General Electric Co. (GE)’s investment arm is shedding commercial-mortgage securities, high-yield corporate bonds and emerging-market debt, anticipating that investor expectations for the U.S. economy will deteriorate.
GE Asset Management has been reducing holdings of riskier securities since late February, after favoring them as they rallied over the previous 14 months, said Paul Colonna, 42, who oversees about $53 billion as the Stamford, Connecticut-based unit’s chief investment officer for fixed income.
The threat of a federal-government shutdown as lawmakers wrangle over budget cuts underscores the end of the fiscal stimulus that helped the U.S. escape an 18-month recession, Colonna said. The economy faces a renewed housing slump that may extend for years as policy makers reduce government support amid a lack of “bread-winner job” creation and tepid wage growth even as unemployment falls, he said.
“There’s not enough to drag us down into a double-dip recession, but there’s enough to take down the lofty expectations that are out there and impact asset prices,” Colonna said in a telephone interview.

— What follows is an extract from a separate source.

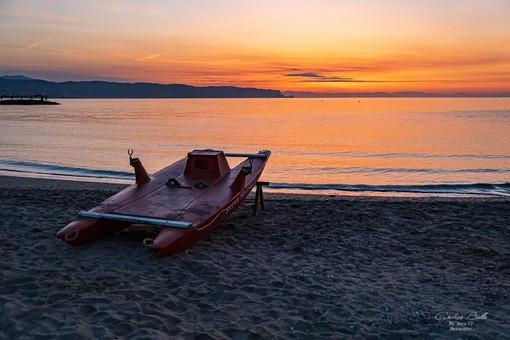 Lo spettacolo dell'ultima alba di maggio a Ceriale nello scatto di Andrea Bolla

There have been “some very, very aggressive run-ups” in credit markets, he said.
U.S. commercial-mortgage bonds have returned 20.5 percent since the end of 2009, while speculative-grade company bonds have gained 20.3 percent, according to Bank of America Merrill Lynch index data, reflecting growing confidence in the economy and the Federal Reserve’s stimulus for markets that’s pushed investors to seek high-yielding debt.
Emerging-market debentures returned 18.6 percent, while Treasuries have offered 5.3 percent, the data show.